The Supreme Court ruled Tuesday that a Louisiana prison inmate cannot sue the guards who forcibly shaved his dreadlocks in violation of his Rastafarian faith, limiting the remedies available under a federal religious freedom law that applies to state prisons.
The 6-3 decision, dividing the justices along ideological lines, departs from the court’s recent pattern of siding with religious liberty claims, but the majority held that the Religious Land Use and Institutionalized Persons Act does not allow individuals to sue state prison employees for monetary damages.
Damon Landor was serving a five-month sentence on a drug-related charge in 2020. For the first four months, he was allowed to keep his dreadlocks, which he had not cut for nearly 20 years and which reached to his knees, according to court records. Growing uncut, uncombed hair into dreadlocks is a symbol of devotion and spiritual growth for Rastafarians.

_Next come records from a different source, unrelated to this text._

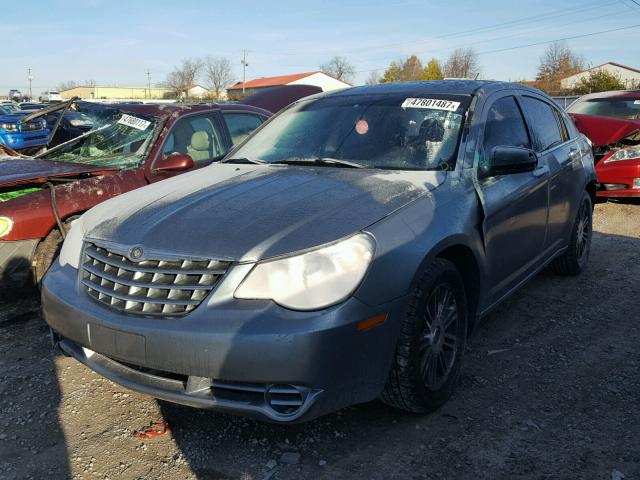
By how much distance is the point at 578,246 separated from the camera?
5.10 metres

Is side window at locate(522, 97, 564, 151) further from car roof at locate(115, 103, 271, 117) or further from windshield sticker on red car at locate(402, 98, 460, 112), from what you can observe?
car roof at locate(115, 103, 271, 117)

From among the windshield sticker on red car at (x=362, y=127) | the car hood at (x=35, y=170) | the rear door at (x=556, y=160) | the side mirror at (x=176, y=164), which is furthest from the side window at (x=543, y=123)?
the car hood at (x=35, y=170)

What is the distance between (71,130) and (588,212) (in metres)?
4.90

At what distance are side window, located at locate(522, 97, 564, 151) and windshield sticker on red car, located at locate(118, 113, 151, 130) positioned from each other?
312 cm

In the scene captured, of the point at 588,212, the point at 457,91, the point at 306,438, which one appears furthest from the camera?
the point at 588,212

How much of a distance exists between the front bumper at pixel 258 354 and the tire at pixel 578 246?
3.03 metres

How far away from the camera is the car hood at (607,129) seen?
27.5ft

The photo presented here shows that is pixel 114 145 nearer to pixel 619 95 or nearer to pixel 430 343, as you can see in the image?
pixel 430 343

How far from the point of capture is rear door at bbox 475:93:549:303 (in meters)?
3.30

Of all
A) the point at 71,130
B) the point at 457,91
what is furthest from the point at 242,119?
the point at 457,91

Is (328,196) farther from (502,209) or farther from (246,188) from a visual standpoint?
(502,209)

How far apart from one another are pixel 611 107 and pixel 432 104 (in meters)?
7.80

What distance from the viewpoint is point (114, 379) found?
2576 millimetres

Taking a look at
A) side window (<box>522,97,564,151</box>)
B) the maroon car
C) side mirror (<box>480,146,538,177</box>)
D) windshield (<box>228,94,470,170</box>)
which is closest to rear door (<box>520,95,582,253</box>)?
side window (<box>522,97,564,151</box>)
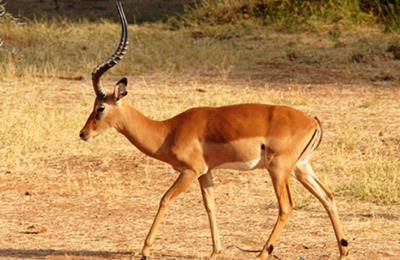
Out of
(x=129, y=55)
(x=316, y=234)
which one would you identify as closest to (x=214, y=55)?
(x=129, y=55)

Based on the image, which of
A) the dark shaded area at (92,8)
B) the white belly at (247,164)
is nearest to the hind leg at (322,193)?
the white belly at (247,164)

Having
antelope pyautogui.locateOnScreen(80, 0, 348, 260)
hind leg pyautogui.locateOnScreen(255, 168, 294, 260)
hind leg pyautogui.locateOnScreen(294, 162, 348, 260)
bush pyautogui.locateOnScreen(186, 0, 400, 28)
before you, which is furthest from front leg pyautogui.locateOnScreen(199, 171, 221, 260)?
bush pyautogui.locateOnScreen(186, 0, 400, 28)

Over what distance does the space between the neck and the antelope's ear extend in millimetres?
122

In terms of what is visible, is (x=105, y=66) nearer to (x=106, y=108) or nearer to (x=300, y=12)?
(x=106, y=108)

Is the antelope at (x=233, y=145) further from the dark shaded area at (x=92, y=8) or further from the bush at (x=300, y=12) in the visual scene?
the dark shaded area at (x=92, y=8)

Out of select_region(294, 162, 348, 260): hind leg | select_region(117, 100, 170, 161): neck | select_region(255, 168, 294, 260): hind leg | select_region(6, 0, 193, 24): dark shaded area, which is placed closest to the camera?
select_region(255, 168, 294, 260): hind leg

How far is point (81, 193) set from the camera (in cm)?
561

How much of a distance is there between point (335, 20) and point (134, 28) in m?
5.18

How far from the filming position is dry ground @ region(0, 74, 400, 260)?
437cm

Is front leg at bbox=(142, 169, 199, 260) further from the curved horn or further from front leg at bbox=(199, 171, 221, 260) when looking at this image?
the curved horn

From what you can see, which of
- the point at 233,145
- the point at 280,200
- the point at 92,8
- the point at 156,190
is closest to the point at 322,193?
the point at 280,200

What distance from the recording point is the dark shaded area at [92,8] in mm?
17672

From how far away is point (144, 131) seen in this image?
418cm

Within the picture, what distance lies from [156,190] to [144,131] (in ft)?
5.29
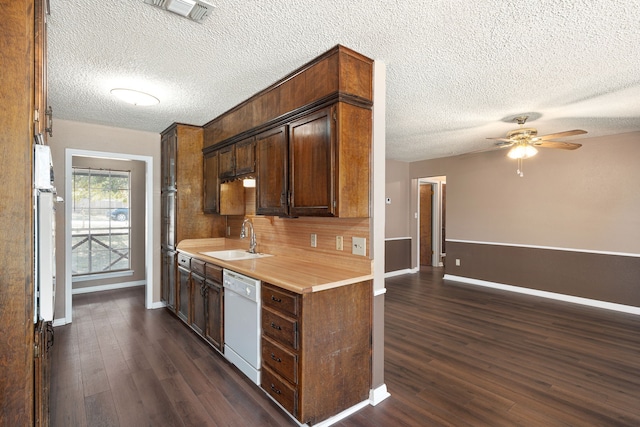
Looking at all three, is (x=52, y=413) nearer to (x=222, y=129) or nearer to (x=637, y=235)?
(x=222, y=129)

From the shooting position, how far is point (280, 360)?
2150 mm

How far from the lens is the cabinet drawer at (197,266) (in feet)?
10.6

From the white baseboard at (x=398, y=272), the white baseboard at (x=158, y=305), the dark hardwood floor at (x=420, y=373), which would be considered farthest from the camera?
the white baseboard at (x=398, y=272)

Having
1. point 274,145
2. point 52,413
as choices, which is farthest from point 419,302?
point 52,413

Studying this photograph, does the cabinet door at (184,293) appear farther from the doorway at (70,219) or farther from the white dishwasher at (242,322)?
the white dishwasher at (242,322)

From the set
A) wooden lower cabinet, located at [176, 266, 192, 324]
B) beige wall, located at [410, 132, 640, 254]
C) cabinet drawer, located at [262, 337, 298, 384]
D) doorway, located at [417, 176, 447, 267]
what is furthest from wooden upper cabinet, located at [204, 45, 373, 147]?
doorway, located at [417, 176, 447, 267]

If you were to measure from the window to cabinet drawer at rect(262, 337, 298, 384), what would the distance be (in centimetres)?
460

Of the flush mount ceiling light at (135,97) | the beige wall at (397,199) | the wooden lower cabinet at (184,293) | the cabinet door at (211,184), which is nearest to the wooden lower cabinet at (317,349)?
the wooden lower cabinet at (184,293)

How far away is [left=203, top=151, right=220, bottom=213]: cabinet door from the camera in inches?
154

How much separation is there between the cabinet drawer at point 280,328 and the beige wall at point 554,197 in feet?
16.3

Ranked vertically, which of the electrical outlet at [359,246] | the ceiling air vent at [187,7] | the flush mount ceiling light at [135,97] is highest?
the ceiling air vent at [187,7]

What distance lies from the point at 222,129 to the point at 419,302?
12.1 ft

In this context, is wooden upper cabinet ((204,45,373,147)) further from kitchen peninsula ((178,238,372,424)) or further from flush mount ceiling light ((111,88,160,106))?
kitchen peninsula ((178,238,372,424))

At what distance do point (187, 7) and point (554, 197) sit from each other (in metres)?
5.64
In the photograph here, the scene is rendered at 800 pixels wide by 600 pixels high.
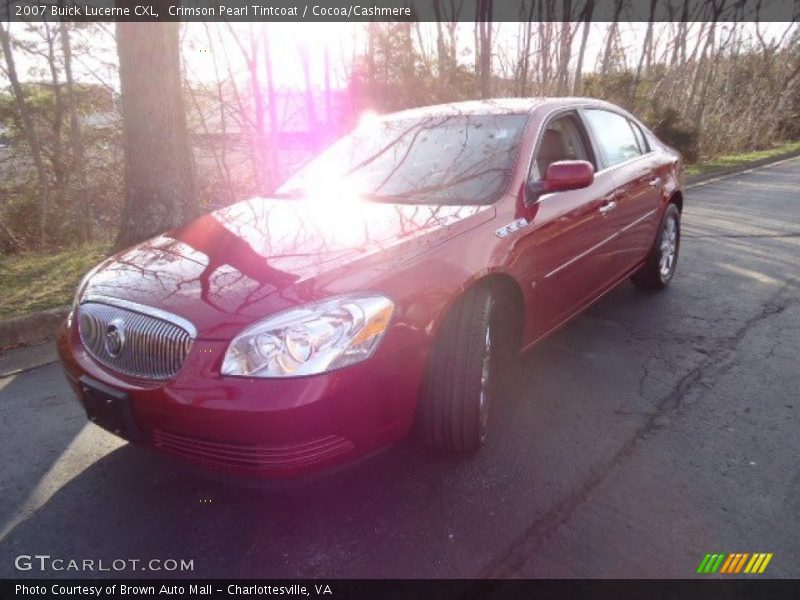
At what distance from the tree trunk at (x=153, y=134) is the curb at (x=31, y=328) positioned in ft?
4.75

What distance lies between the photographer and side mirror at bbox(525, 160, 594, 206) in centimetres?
289

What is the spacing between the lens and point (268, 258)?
237 cm

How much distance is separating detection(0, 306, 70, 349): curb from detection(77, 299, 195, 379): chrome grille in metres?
2.28

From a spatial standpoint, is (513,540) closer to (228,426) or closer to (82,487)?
(228,426)

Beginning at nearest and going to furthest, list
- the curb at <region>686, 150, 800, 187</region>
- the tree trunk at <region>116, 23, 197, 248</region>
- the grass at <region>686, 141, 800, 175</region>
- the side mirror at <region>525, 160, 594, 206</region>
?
the side mirror at <region>525, 160, 594, 206</region> → the tree trunk at <region>116, 23, 197, 248</region> → the curb at <region>686, 150, 800, 187</region> → the grass at <region>686, 141, 800, 175</region>

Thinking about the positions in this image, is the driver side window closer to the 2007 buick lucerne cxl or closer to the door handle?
the 2007 buick lucerne cxl

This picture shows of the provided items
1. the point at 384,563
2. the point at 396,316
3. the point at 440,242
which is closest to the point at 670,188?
the point at 440,242

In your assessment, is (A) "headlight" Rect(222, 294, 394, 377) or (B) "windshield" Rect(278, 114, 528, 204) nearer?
(A) "headlight" Rect(222, 294, 394, 377)

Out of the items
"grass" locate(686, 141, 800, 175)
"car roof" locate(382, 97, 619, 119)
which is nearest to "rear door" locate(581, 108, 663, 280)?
"car roof" locate(382, 97, 619, 119)

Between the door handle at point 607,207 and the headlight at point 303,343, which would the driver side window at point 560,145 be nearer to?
the door handle at point 607,207

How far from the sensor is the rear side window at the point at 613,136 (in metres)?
3.84

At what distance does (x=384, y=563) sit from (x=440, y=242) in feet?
4.05

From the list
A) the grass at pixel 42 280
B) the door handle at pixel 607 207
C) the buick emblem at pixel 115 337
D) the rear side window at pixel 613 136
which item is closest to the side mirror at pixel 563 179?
the door handle at pixel 607 207

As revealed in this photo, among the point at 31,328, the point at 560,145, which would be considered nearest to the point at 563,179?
the point at 560,145
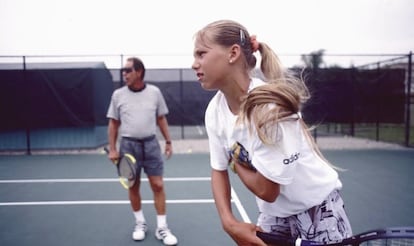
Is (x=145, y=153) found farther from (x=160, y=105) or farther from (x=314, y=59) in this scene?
(x=314, y=59)

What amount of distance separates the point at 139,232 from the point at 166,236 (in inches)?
11.6

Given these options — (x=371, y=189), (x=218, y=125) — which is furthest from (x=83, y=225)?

When Landor was transferred to Raymond Laborde Correctional Center in Cottonport, Louisiana, for the final month of his sentence, guards told him to remove his dreadlocks. Landor told a guard he was Rastafarian and handed over a copy of a 2017 federal appeals court ruling that barred Louisiana from cutting the hair of Rastafarians. The guards threw the papers in the trash, handcuffed him to a chair and shaved his head bald, court records show.
In a statement, Landor said his dreadlocks are “a part of me and part of who I am.” So when they cut off my hair, they cut off my crown,” he said.”
Landor sued the guards and other prison officials under RLUIPA, which Congress passed in 2000 to protect prisoners’ religious exercise in state institutions that receive federal funding. A federal judge and the 5th U.S. Circuit Court of Appeals ruled against him, concluding the law does not authorize lawsuits for damages against individual officers.
Justice Neil Gorsuch wrote the majority opinion, joined by the five other Republican-appointed justices. He wrote that RLUIPA operates as a contract between the federal government and states: in exchange for accepting federal funds, states agree to protect prisoners’ religious exercise. But that agreement, Gorsuch wrote, does not authorize lawsuits for money against individual officers.
“Under the Spending Clause, Congress lacks regulatory authority to impose liability on them directly and must depend instead on consent,” Gorsuch wrote. The Trump administration had filed a brief supporting Landor’s position, but the court declined to reinstate his lawsuit.
In dissent, Justice Ketanji Brown Jackson, joined by the two other Democratic-appointed justices, wrote that the ruling undermines RLUIPA’s purpose to “ensure that state and local prisons respect prisoners’ right to religious exercise.” She said that “prisoners like Landor who suffer violations of their religious freedom in state prisons — no matter how blatant — will often be left remediless.” Brown added that “encroachments on prisoners’ statutory rights are likely to happen with fair frequency, as state-empowered prison officials will have little incentive to abide by federal law, even if it is handed to them on a piece of paper.”
Rachel Laser, president and CEO of Americans United for Separation of Church and State, criticized the ruling. “Once again, we see a court that will bend over backward for the religious freedom of Christians but allows the government to trample the religious freedom of non-Christians,” she said.
The ruling marks a departure from a series of recent Supreme Court decisions in which the justices have generally sided with religious-liberty claims. Lower courts tossed out Landor’s lawsuit before the Supreme Court, and the justices on Tuesday affirmed that outcome.